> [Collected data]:
****************************************
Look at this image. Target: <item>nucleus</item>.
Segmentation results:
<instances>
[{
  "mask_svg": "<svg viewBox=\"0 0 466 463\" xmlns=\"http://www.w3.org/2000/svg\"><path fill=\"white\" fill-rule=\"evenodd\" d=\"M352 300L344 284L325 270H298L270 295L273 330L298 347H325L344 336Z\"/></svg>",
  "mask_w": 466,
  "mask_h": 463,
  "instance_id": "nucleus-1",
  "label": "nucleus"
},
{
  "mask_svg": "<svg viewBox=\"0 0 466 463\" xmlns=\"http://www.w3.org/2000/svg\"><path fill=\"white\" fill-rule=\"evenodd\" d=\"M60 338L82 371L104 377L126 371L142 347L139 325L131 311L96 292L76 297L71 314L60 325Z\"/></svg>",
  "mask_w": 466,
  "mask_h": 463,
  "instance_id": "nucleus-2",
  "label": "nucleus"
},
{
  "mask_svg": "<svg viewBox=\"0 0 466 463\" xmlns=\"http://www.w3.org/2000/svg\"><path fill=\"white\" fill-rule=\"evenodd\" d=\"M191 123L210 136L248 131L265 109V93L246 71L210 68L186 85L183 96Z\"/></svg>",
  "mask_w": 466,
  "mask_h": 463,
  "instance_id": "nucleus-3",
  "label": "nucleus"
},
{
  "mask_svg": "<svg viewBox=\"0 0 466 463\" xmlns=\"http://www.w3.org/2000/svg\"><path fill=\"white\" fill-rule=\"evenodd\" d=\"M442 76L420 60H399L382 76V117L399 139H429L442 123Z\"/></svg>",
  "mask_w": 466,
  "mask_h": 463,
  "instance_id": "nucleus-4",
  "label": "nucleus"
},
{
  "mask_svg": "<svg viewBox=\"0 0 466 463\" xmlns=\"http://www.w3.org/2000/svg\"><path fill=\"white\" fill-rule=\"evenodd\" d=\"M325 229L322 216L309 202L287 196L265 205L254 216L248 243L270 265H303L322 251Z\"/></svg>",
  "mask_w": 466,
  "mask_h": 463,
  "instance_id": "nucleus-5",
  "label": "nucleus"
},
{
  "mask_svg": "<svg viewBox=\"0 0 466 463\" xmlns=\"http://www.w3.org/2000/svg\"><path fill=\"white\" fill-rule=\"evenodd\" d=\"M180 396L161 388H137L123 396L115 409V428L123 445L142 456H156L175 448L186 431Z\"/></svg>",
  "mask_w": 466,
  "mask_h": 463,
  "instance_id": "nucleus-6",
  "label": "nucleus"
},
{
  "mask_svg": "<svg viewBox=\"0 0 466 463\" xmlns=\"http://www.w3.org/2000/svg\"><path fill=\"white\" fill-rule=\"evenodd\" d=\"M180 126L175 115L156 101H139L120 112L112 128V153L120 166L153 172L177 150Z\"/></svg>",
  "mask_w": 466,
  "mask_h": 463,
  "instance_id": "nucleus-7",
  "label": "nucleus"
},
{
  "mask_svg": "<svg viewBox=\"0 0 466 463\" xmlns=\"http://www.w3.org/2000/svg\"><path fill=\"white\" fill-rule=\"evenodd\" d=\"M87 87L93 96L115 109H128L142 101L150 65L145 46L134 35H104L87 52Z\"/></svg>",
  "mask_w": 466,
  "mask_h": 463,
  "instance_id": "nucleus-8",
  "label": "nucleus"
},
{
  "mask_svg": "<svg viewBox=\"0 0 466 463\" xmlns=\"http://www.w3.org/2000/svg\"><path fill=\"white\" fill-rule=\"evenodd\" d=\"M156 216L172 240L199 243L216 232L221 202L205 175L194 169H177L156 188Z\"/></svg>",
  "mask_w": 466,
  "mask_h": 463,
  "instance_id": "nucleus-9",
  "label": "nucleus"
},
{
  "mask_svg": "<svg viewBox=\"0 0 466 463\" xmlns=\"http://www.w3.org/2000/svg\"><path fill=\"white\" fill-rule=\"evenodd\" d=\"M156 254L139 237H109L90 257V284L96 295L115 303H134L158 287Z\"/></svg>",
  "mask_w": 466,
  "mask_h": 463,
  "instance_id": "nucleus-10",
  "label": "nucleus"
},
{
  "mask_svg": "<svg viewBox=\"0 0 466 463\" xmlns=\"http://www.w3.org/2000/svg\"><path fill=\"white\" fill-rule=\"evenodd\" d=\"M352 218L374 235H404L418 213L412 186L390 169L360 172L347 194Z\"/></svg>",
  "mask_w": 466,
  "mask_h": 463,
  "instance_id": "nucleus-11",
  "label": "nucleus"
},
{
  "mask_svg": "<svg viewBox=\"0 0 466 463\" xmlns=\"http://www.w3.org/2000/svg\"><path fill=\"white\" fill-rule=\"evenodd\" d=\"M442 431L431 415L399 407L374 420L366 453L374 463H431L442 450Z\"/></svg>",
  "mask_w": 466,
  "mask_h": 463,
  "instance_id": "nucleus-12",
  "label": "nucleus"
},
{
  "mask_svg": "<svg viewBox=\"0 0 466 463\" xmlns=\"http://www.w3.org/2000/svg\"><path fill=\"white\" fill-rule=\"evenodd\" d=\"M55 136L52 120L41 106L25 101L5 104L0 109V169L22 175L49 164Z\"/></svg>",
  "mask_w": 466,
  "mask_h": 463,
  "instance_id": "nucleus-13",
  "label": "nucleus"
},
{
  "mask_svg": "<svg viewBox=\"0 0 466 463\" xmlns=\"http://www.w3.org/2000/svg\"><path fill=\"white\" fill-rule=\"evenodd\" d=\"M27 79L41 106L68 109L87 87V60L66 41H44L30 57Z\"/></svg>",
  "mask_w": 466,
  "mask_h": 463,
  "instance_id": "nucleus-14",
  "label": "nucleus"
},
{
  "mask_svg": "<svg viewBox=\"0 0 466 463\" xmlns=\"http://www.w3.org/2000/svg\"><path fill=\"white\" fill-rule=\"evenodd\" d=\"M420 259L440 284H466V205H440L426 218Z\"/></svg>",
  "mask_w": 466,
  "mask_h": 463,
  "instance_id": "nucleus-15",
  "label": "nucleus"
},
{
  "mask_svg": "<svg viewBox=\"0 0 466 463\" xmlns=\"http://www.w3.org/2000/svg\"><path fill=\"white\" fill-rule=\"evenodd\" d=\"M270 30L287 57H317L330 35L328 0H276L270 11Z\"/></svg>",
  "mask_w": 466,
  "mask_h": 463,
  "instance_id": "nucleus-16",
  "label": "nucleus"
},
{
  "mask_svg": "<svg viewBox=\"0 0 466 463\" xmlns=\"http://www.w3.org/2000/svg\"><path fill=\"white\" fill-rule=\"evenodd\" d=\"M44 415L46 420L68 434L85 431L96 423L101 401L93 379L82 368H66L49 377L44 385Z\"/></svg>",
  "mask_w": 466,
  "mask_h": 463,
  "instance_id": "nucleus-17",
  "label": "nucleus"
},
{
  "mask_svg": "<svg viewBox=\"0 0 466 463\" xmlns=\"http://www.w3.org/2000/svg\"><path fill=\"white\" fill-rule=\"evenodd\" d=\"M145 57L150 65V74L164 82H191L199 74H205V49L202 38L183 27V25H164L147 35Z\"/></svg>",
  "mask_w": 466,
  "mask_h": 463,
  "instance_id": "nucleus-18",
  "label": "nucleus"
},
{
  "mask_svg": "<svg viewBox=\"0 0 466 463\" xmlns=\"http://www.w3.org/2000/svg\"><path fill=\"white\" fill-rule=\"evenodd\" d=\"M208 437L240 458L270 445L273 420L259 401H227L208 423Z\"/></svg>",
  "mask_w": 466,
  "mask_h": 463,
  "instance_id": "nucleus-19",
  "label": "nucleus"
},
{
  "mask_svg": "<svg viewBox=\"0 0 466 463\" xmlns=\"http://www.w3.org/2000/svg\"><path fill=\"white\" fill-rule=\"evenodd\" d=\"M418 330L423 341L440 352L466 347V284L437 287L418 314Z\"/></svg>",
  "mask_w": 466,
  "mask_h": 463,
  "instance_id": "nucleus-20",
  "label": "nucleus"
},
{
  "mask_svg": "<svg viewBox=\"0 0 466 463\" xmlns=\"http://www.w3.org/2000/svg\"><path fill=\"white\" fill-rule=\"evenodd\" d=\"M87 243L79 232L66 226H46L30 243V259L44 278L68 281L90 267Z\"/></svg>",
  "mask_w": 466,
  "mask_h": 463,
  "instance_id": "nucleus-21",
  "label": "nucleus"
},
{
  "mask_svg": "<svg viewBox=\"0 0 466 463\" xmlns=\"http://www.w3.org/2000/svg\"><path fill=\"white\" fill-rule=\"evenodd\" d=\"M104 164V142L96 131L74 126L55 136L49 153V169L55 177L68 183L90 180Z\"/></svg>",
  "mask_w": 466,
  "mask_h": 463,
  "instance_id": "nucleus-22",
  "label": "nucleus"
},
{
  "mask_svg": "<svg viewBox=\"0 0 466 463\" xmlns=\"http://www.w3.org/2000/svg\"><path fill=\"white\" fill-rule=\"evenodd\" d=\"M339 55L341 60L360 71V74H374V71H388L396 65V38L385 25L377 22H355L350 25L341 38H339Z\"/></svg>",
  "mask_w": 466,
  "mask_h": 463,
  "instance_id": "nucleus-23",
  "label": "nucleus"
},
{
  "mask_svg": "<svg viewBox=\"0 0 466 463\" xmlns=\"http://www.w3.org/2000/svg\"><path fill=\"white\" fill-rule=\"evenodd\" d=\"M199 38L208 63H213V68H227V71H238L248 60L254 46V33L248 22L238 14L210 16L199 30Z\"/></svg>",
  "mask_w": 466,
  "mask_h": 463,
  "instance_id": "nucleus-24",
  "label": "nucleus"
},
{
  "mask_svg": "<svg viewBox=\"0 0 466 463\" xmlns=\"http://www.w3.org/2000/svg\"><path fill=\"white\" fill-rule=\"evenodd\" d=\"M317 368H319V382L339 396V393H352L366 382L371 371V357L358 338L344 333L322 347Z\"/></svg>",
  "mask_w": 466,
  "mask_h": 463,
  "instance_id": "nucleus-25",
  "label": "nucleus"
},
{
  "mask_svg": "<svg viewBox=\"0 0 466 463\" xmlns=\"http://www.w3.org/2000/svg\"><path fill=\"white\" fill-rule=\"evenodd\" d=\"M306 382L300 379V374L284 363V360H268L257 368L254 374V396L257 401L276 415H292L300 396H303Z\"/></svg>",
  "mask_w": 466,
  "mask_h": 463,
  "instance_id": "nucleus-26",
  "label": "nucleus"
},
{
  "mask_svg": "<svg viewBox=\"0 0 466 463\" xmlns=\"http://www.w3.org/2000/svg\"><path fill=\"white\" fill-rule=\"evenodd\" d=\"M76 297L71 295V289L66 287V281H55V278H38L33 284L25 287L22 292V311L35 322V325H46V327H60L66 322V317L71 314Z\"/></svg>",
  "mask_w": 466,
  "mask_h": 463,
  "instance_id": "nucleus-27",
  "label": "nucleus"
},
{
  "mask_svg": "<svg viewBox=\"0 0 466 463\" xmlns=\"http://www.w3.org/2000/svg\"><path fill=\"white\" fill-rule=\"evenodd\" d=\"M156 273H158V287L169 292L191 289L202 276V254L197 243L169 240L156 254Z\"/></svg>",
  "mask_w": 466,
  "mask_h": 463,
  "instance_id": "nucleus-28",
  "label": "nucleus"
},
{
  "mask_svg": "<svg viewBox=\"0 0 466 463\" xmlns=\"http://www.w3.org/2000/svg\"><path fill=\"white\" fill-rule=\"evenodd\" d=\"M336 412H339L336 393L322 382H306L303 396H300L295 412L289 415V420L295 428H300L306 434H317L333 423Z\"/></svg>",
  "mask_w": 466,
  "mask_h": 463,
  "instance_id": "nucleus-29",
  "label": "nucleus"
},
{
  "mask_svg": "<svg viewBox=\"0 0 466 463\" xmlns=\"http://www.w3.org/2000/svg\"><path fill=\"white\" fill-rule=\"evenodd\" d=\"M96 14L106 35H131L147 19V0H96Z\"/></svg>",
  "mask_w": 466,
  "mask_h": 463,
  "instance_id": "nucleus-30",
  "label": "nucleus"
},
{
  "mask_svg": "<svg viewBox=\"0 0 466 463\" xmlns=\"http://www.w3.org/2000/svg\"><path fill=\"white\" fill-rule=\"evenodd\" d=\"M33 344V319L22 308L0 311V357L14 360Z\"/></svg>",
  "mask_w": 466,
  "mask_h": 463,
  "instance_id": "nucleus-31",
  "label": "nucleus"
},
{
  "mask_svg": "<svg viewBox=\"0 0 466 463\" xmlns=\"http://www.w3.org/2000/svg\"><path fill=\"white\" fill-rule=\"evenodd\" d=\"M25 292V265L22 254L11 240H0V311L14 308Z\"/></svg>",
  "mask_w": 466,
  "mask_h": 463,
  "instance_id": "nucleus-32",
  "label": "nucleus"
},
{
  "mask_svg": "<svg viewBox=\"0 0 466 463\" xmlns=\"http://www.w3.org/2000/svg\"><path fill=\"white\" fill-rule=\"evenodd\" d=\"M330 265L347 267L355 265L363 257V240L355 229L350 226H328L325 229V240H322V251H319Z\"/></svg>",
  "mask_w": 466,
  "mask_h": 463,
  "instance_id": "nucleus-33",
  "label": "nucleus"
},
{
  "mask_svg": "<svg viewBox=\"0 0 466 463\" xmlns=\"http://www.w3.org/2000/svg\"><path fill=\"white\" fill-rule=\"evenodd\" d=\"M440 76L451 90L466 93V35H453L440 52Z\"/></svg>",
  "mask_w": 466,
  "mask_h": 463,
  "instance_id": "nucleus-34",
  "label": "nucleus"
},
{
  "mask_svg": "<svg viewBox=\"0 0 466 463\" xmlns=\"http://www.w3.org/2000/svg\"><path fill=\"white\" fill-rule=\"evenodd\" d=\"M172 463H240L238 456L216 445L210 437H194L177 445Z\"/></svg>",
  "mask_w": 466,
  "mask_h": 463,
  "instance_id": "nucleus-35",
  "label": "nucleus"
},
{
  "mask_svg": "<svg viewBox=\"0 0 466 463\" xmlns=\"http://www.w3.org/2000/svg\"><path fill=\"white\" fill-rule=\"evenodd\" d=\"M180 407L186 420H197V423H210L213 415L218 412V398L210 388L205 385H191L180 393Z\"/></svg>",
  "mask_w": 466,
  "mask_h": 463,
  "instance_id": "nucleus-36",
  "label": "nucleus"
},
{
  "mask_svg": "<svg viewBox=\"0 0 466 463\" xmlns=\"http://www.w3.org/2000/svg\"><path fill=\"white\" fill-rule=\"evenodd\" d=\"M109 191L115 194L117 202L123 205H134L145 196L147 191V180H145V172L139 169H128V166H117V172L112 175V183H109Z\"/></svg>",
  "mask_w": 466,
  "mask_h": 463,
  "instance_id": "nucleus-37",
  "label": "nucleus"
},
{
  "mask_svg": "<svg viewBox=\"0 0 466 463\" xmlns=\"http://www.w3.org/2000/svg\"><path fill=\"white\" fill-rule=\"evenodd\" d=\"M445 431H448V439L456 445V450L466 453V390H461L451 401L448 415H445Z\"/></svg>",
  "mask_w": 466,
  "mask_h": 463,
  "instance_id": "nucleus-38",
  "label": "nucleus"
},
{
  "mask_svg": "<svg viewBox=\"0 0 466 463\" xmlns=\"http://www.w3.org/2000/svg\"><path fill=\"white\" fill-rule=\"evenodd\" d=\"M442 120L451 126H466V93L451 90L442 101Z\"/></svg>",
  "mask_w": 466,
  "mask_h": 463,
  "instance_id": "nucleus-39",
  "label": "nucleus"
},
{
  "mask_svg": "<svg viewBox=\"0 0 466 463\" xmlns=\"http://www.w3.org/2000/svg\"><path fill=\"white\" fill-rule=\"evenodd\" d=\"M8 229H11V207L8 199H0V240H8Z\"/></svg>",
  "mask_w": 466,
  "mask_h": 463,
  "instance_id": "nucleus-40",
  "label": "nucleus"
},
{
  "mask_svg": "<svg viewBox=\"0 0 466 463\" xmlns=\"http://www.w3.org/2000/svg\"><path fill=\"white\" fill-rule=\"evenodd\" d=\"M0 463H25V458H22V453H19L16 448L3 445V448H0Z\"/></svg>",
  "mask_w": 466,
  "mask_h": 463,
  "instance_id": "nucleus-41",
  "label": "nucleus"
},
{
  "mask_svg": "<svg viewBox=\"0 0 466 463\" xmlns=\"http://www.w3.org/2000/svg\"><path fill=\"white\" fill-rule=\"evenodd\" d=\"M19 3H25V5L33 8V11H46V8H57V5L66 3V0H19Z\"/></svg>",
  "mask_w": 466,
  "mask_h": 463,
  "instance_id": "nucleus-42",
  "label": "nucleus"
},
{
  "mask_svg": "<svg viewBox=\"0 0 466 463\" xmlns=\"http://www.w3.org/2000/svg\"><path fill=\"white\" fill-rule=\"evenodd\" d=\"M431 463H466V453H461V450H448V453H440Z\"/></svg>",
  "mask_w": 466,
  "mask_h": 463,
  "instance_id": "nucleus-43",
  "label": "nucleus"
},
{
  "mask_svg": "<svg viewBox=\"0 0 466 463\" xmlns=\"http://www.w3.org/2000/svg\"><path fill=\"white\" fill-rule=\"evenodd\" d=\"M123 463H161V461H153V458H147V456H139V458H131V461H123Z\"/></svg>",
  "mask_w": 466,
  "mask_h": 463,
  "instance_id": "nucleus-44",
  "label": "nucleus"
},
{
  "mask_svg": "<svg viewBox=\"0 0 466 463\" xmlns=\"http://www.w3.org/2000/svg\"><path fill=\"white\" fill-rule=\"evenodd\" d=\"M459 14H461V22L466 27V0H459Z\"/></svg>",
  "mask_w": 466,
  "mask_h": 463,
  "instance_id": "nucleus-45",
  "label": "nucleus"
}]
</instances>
****************************************
> [GIVEN PROBLEM]: Reproduce the listing word for word, starting at its first line and stopping after the line that contains "300L344 284L325 270H298L270".

> [TASK ANSWER]:
Look at this image. Target: <item>nucleus</item>.
Segmentation results:
<instances>
[{
  "mask_svg": "<svg viewBox=\"0 0 466 463\" xmlns=\"http://www.w3.org/2000/svg\"><path fill=\"white\" fill-rule=\"evenodd\" d=\"M352 300L344 284L325 270H298L270 295L273 330L298 347H325L344 336Z\"/></svg>",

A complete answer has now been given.